NRATV ignored Alabama police shooting of E.J. Bradford Jr., a Black veteran and licensed gun owner

The news programs on the National Rifle Association’s media outlet NRATV had no discussion of a police shooting in Alabama that killed an African-American veteran and legal gun owner.

This lack of coverage was the latest example of the NRA failing to stand up for Black gun owners who are unjustly killed by police.

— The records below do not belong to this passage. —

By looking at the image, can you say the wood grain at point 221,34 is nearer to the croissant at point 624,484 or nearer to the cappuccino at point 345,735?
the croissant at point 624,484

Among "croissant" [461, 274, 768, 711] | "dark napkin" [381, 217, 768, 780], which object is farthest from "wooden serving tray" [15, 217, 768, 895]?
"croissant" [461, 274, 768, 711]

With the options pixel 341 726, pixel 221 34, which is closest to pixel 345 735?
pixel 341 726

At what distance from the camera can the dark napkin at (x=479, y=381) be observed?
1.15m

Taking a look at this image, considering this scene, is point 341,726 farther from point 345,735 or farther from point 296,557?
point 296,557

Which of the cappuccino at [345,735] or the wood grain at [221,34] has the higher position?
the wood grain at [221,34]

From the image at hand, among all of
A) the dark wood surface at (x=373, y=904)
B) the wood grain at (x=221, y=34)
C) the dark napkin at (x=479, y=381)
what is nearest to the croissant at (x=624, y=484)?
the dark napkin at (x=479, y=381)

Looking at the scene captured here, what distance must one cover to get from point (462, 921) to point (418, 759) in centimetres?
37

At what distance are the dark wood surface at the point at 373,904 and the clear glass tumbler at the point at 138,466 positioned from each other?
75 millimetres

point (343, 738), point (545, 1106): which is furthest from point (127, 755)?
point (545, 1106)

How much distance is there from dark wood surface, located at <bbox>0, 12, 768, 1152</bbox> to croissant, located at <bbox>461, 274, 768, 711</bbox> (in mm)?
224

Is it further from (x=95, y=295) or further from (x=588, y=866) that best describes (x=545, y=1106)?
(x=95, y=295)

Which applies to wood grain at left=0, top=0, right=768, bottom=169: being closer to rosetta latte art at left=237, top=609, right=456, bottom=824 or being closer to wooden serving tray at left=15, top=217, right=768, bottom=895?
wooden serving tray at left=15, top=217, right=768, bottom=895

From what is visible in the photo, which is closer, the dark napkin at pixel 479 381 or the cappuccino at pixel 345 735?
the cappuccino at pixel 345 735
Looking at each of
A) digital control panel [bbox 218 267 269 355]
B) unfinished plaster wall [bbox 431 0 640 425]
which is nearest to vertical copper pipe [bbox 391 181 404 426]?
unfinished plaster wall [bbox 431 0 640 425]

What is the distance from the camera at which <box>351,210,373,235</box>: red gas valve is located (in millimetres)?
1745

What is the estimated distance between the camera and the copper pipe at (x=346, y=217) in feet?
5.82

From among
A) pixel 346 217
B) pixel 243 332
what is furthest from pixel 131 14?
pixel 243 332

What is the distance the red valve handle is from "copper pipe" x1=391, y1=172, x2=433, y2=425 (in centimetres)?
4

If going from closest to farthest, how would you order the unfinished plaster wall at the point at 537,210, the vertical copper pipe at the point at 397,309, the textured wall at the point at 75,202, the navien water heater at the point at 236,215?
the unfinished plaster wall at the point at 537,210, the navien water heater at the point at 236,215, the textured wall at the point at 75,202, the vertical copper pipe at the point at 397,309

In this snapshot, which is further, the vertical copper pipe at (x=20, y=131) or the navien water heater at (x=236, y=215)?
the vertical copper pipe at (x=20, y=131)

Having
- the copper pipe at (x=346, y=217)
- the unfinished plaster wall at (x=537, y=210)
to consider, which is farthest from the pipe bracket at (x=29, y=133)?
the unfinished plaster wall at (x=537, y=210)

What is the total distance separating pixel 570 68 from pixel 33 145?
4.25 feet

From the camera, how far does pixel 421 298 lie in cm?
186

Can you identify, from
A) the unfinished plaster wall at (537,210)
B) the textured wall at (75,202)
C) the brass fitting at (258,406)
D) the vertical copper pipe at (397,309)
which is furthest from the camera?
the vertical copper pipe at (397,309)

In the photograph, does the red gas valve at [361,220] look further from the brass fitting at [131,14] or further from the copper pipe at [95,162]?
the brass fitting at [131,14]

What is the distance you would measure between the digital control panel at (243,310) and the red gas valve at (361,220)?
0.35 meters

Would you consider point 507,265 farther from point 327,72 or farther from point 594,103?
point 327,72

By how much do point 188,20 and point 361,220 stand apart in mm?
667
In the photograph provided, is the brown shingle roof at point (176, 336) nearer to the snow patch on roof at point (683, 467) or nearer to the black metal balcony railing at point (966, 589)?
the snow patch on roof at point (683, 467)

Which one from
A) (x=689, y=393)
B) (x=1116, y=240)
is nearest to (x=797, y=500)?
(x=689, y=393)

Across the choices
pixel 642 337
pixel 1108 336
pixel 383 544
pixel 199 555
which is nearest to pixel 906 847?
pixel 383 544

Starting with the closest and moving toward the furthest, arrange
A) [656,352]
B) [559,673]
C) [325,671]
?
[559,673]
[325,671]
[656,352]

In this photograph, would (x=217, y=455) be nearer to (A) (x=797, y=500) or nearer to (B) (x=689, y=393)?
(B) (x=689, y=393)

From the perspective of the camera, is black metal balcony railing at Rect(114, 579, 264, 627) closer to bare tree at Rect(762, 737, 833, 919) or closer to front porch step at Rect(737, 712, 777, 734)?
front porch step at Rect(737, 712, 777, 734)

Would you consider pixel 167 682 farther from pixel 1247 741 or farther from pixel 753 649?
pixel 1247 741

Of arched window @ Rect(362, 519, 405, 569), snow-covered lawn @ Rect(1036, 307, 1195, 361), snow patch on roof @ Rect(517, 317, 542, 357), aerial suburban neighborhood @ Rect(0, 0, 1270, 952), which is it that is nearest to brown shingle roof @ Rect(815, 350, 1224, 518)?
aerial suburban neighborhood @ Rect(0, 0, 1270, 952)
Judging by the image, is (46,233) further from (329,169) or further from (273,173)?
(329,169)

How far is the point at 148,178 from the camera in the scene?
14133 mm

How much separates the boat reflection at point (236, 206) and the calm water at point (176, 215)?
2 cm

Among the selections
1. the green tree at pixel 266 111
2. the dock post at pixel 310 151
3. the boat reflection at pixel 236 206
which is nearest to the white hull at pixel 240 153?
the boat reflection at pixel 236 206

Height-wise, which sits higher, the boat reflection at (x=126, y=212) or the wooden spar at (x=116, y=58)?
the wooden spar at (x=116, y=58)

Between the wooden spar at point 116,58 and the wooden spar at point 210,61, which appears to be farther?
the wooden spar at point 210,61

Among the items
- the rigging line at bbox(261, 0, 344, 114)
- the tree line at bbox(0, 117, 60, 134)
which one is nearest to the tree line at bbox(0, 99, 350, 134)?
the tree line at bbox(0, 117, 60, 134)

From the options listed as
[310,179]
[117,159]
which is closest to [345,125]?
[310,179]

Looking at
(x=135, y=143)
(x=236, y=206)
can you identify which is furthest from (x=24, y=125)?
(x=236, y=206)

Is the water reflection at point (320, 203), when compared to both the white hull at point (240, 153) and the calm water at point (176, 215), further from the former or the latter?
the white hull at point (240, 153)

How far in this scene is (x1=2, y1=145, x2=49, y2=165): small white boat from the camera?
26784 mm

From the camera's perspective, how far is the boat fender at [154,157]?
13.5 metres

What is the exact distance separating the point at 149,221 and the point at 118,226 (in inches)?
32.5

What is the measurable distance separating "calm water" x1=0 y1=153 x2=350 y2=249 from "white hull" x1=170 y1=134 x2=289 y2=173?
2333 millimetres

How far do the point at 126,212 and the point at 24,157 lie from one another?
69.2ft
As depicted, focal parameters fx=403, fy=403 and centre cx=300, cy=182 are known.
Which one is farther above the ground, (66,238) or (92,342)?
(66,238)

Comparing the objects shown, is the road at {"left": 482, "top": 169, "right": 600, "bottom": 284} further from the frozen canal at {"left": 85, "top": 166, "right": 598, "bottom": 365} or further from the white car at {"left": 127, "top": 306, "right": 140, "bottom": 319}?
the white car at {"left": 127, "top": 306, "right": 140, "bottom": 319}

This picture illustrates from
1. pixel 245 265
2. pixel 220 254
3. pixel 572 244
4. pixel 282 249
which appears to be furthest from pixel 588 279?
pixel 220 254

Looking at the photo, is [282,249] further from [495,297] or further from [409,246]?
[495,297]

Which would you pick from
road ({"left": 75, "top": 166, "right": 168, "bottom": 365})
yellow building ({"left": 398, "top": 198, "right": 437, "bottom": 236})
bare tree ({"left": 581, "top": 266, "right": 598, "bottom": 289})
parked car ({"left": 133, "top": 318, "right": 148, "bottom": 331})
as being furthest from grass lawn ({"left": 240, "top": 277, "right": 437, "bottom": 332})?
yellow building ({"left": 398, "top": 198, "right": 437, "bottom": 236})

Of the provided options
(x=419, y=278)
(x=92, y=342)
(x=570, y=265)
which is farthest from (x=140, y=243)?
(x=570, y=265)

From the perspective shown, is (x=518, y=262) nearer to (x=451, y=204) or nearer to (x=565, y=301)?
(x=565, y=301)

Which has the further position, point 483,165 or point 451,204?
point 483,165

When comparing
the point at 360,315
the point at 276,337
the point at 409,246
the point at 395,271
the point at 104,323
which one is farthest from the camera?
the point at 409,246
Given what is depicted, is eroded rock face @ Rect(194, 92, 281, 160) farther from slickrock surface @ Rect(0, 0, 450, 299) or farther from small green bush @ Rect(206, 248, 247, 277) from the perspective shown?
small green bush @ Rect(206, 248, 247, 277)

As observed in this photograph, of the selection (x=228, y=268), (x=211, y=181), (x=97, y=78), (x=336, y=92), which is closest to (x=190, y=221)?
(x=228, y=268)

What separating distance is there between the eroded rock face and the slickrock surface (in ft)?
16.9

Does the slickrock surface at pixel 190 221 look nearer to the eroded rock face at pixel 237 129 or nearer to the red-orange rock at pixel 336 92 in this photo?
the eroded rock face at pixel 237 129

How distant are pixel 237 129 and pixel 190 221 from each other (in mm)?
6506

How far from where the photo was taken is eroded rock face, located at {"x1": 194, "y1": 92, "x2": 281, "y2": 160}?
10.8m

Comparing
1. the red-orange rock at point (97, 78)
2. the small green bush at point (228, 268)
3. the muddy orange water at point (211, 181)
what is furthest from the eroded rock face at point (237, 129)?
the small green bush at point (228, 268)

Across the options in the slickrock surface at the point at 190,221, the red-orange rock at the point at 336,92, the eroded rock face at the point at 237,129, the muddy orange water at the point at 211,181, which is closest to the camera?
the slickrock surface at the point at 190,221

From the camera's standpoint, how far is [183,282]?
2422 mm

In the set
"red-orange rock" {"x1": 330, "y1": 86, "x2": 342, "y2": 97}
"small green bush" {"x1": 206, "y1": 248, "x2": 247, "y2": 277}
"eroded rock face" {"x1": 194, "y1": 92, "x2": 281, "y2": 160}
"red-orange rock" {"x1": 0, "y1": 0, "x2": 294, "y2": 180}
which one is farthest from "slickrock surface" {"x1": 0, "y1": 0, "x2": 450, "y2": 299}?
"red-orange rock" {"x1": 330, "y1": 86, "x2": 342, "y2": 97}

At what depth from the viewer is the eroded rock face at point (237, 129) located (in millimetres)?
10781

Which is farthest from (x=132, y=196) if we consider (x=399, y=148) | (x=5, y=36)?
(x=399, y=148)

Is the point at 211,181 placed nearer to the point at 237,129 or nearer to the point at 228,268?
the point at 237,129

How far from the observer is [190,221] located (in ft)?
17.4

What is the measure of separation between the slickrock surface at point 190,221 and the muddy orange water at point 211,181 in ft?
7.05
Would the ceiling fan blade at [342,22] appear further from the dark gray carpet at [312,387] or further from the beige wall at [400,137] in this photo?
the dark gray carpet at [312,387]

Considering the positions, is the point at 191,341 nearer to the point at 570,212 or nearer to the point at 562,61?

On November 22, police officers responded to a shooting inside a mall in Hoover, AL, and fatally shot 21-year-old Emantic Fitzgerald Bradford Jr., who they initially claimed was the gunman who wounded two others. Officers later released a statement saying that Bradford was not the shooter and that the real gunman remained at large, but insisted that “Mr. Bradford brandished a gun during the seconds following the gunshots” which “instantly heightened the sense of threat to approaching police officers.” Witnesses are disputing law enforcement’s claims, with some saying that Bradford’s gun was not brandished, but rather was in his waistband when he was shot. Bradford, who went by E.J., was discharged from the U.S. Army in August and reportedly had a license to carry a firearm when he was killed.

NRATV’s three so-called news shows did not provide any discussion of the police shooting between Monday, November 26, and Wednesday, November 28. (NRATV broadcast reruns on November 22 and 23, and it does not air live programming on weekends.) NRA spokesperson and NRATV host Dana Loesch neglected to cover the shooting during her hour-long program Relentless. Host Grant Stinchfield also ignored Bradford’s death during his program Stinchfield, which is a series of approximately 15-minute updates that air at the top of each hour from 9 a.m. until 1 p.m. EST on weekdays. And NRATV’s weekday three-hour talk radio-style show, Cam & Co., also failed to discuss the shooting during its November 26 and 27 episodes. (The November 28 edition of Cam & Co. was a rerun.)

Instead, NRATV chose to focus on irresponsibly instructing people to charge a gunman during a mass shooting, insisting a migrant caravan currently at the U.S.-Mexico border is a “concocted propaganda scheme,” calling the picture of a migrant mother and her two children being tear-gassed “propaganda at its best,” questioning why a mother would bring her children to the border, and bemoaning the claim that police officers aren’t given due process.  

NRATV has a long pattern of largely ignoring instances of police shooting and kiling Black gun owners. When NRATV hosts have weighed in, it has typically been only to place blame or responsibility for the shooting on the victims of gun violence.